Entsprechend kann sich das standardisierte Kreditgeschäft dem allgemeinen Margenverfall und dem daraus resultierenden Kostendruck nicht entziehen. Diesem begegnen die Banken mit einer Reihe effizienzsteigernder Maßnahmen. Dazu zählt, neben kostenbasierter Vertriebskanalsteuerung und weiteren Ansätzen, prominent die Industrialisierung der Kreditprozesse, um Prozessexzellenz und Kosteneffizienz vereinbar zu machen.

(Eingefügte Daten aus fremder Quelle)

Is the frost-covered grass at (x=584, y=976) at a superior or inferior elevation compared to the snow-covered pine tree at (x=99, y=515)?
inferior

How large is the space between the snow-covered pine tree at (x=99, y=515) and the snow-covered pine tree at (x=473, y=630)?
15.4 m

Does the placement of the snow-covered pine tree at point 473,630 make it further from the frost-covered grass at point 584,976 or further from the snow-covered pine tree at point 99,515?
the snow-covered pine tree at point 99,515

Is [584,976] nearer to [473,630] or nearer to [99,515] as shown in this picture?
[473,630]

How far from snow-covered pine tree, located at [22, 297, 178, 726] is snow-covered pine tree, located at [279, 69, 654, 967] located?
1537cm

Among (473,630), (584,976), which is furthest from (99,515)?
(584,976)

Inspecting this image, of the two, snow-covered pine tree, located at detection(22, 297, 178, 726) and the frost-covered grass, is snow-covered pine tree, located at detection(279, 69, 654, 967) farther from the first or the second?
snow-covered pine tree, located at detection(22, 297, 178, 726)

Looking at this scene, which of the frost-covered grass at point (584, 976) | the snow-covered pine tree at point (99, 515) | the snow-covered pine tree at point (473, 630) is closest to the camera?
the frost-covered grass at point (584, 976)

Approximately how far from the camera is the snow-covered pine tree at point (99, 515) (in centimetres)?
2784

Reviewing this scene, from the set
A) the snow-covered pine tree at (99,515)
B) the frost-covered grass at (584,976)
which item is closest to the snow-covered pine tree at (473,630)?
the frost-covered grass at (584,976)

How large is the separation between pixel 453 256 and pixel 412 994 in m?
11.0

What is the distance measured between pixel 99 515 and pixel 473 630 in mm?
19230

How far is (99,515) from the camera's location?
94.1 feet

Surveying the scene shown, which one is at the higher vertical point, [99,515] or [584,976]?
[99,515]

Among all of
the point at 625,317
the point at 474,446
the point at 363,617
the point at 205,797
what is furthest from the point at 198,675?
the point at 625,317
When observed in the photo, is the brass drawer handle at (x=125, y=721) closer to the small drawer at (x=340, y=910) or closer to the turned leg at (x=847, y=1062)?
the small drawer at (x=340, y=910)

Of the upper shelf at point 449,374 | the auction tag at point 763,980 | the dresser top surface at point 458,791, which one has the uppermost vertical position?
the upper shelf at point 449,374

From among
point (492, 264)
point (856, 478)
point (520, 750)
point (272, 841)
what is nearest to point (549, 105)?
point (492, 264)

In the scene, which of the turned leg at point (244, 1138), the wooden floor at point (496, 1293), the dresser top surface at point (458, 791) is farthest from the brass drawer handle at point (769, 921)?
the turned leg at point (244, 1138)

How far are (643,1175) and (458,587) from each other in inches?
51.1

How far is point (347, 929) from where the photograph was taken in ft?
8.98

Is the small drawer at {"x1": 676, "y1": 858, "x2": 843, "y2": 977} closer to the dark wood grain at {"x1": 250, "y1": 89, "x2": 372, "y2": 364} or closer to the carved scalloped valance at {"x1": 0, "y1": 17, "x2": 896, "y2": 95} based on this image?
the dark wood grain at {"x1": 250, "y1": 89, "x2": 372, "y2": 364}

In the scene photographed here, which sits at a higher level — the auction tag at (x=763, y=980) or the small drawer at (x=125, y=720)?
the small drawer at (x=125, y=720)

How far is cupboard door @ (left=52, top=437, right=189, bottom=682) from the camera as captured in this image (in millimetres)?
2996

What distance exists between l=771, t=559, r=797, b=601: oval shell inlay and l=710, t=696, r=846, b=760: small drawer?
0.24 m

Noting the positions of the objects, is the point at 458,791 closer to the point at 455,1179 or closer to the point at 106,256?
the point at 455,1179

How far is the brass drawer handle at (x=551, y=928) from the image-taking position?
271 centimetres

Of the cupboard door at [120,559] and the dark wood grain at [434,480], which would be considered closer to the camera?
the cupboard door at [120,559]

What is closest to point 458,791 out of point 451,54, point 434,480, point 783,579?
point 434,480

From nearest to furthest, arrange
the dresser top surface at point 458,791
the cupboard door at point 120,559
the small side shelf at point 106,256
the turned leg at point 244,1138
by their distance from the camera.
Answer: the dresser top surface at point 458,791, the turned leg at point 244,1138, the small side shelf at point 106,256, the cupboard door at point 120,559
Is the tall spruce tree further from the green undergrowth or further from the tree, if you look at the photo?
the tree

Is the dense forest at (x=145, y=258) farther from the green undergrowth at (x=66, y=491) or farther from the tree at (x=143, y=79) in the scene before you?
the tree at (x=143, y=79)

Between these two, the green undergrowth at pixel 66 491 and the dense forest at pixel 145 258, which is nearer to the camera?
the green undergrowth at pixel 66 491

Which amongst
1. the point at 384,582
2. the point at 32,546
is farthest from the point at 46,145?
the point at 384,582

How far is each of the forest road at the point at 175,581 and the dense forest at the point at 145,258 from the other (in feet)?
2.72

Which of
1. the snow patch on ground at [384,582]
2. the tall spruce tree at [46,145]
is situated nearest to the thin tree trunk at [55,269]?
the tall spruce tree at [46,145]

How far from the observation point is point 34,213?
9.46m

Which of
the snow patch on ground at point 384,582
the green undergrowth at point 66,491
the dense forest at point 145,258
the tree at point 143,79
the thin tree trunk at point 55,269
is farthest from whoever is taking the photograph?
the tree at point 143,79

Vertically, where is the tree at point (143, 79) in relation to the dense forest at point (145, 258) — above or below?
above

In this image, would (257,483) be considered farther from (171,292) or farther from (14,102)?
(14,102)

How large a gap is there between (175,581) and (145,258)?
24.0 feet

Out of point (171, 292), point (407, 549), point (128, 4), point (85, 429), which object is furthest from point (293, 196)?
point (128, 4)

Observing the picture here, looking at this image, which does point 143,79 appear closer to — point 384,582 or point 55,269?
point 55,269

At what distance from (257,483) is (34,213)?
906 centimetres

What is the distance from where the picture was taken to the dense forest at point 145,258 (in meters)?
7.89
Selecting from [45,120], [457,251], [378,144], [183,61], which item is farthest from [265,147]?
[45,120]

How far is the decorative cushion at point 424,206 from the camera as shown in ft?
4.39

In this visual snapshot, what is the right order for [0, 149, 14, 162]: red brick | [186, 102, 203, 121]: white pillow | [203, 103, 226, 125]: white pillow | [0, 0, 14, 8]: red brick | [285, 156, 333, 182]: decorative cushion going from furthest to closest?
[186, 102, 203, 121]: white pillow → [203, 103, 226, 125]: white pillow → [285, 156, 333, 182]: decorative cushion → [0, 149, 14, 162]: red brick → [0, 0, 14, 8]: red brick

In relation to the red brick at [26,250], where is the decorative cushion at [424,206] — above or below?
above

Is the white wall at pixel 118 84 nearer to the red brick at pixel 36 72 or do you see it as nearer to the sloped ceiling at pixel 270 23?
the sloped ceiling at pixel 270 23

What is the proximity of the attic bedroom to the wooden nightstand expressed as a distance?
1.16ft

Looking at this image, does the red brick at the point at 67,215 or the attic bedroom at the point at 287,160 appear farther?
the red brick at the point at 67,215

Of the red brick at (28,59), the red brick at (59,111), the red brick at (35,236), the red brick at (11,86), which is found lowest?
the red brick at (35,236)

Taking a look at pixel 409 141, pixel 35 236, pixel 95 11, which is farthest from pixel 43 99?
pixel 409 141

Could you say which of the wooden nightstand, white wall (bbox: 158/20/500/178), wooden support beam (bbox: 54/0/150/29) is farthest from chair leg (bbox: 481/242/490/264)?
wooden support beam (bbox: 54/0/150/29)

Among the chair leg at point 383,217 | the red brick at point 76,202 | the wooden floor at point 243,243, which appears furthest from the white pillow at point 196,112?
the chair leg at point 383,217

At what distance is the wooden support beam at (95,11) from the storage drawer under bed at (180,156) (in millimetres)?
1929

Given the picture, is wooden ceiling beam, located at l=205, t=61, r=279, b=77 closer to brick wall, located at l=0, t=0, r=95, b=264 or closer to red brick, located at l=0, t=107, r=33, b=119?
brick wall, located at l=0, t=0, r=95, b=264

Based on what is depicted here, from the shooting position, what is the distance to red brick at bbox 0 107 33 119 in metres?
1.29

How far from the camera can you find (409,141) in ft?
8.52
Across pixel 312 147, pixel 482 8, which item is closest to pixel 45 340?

Dies ist nur konsequent, da eine Reihe von Konzepten (zum Beispiel Prozessorientierung, Design for Manufacturability), die in der industriellen Fertigung seit vielen Jahrzehnten erfolgreich angewendet werden, sich auch auf die stückzahlenintensive Erbringung von Bankleistungen anwenden lassen. Angepasst an den besonderen Charakter von Dienstleistungen (insbesondere Nichtlagerbarkeit, Verfall ungenutzter Dienstleistungspotenziale sowie dem daraus folgenden Synchronisationsbedarf zwischen Kapazitätsangebot und -nachfrage) ergeben sich eine Reihe wesentlicher Aufgabenfelder: Standardisierung, Automatisierung, Kapazitätssteuerung, Transparenz, Dekomposition der Wertschöpfungskette sowie Skalen- und Erfahrungseffekte.

Standardisierung führt nicht zu mangelnder Flexibilität

Mittels Standardisierung der Prozesse wird eine fundamentale Voraussetzung für eine hohe Prozessqualität geschaffen. Um einem weit verbreiteten Missverständnis zu begegnen: Richtig implementiert führt Standardisierung nicht zu mangelnder Flexibilität und fehlender Anpassung an Kundenbedürfnisse. Vielmehr sind die Prozesse so auszulegen, dass sie parametrisiert werden können und Prozessteile nach Kundenbedarf in mehreren Varianten ausgeprägt sind.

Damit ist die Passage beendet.